Dask Framework
Jump to navigation
Jump to search
A Dask Framework is a Parallel Computing Framework.
- Context:
- …
- Example(s):
- Dask, v2021.01.1 (~2021/01/21).
- v1.2.2 / 2019-05-08
- v0.20.2 / 2018-11-15
- …
- Counter-Example(s):
- See: Python (Programming Language), Parallel Computing, RAPIDS Framework.
References
2021
- (Wikipedia, 2021) ⇒ https://en.wikipedia.org/wiki/Dask_(software) Retrieved:2021-1-26.
- Dask is an open source library for parallel computing written in Python. Originally developed by Matthew Rocklin, Dask is a community project maintained and sponsored by developers and organizations.
2021
- https://stackoverflow.com/a/60740519
- QUOTE:
- … Dask is a Python library which enables out of core parallelism and distribution of some popular Python libraries as well as custom functions. Take Pandas for example. Pandas is a popular library for working with Dataframes in Python. However it is single-threaded and the Dataframes you are working on must fit within memory. Dask has a subpackage called dask.dataframe which follows most of the same API as Pandas but instead breaks your Dataframe down into partitions which can be operated on in parallel and can be swapped in and out of memory. Dask uses Pandas under the hood, so each partition is a valid Pandas Dataframe. The overall Dask Dataframe can scale out and use multiple cores or multiple machines.
- RAPIDS is a collection of GPU accelerated Python libraries which follow the API of other popular Python packages.
- QUOTE:
2021
- https://docs.dask.org/en/latest/
- QUOTE: Dask is a flexible library for parallel computing in Python.
- Dask is composed of two parts:
- Dynamic task scheduling optimized for computation. This is similar to Airflow, Luigi, Celery, or Make, but optimized for interactive computational workloads.
- “Big Data” collections like parallel arrays, dataframes, and lists that extend common interfaces like NumPy, Pandas, or Python iterators to larger-than-memory or distributed environments. These parallel collections run on top of dynamic task schedulers.
- Dask emphasizes the following virtues:
- Familiar: Provides parallelized NumPy array and Pandas DataFrame objects
- Flexible: Provides a task scheduling interface for more custom workloads and integration with other projects.
- Native: Enables distributed computing in pure Python with access to the PyData stack.
- Fast: Operates with low overhead, low latency, and minimal serialization necessary for fast numerical algorithms
- Scales up: Runs resiliently on clusters with 1000s of cores
- Scales down: Trivial to set up and run on a laptop in a single process
- Responsive: Designed with interactive computing in mind, it provides rapid feedback and diagnostics to aid humans
2020
- https://medium.com/@prayankkul27/which-one-should-i-use-apache-spark-or-dask-22ad4a20ab77
- QUOTE: ... Daskis smaller and lighter weight compare to spark. Dask has fewer features. Dask uses and couples with libraries like numeric python(numpy), pandas, Scikit-learn to gain high-level functionality.

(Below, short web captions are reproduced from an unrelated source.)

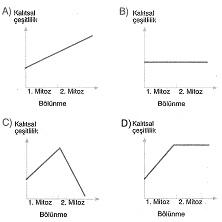 8-sinif-fen-bilimleri-hucre-bolunme-ve-kalitim-16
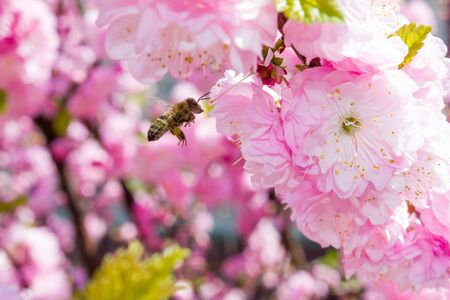 bee pollinates pink flower on flowering tree in spring, colorful background with image of insect and vegetation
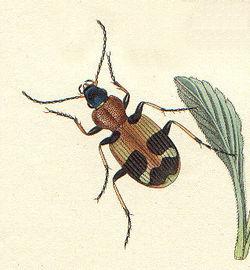 Callistus lunatus.jpg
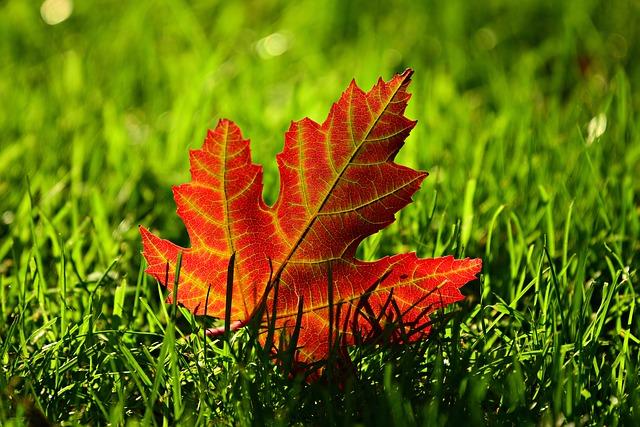 秋 葉っぱ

- Spark is written in Scala and supports various other languages such as R, Python, Java Whereas Dask is written in Python and only supports Python.
- Spark has its own ecosystem and it is well integrated with other Apache projects whereas Dask is a component of a large python ecosystem. Dask has the main aim to enhance and use libraries like pandas,numpy, scikit-learn.
- Spark is older and has become a dominant and well-trusted tool in the Big Data world. whereas Dask is younger and its extension of well trusted NumPy/Pandas/Scikit-learn/Jupyter stack.
- Spark Dataframe has its own API and memory model. Spark also implemented a large subset of complex SQL queries. Whereas Dask reuses Pandas API and memory model. it neither implemented SQL and query optimizer.
- When it comes to Machine learning Spark has MLlib that is easy to implement with spark Map-reduce style system. whereas Dask relies on and interoperates with existing popular machine learning and data science libraries like Scikit-Learn and XGBoost.
- Spark does not support multi-dimension array structure whereas Dask has full functionality of the numpy model.
- Spark can process graph model using graphX library whereas Dask does not have any library or model for graph processing.
- QUOTE: ... Daskis smaller and lighter weight compare to spark. Dask has fewer features. Dask uses and couples with libraries like numeric python(numpy), pandas, Scikit-learn to gain high-level functionality.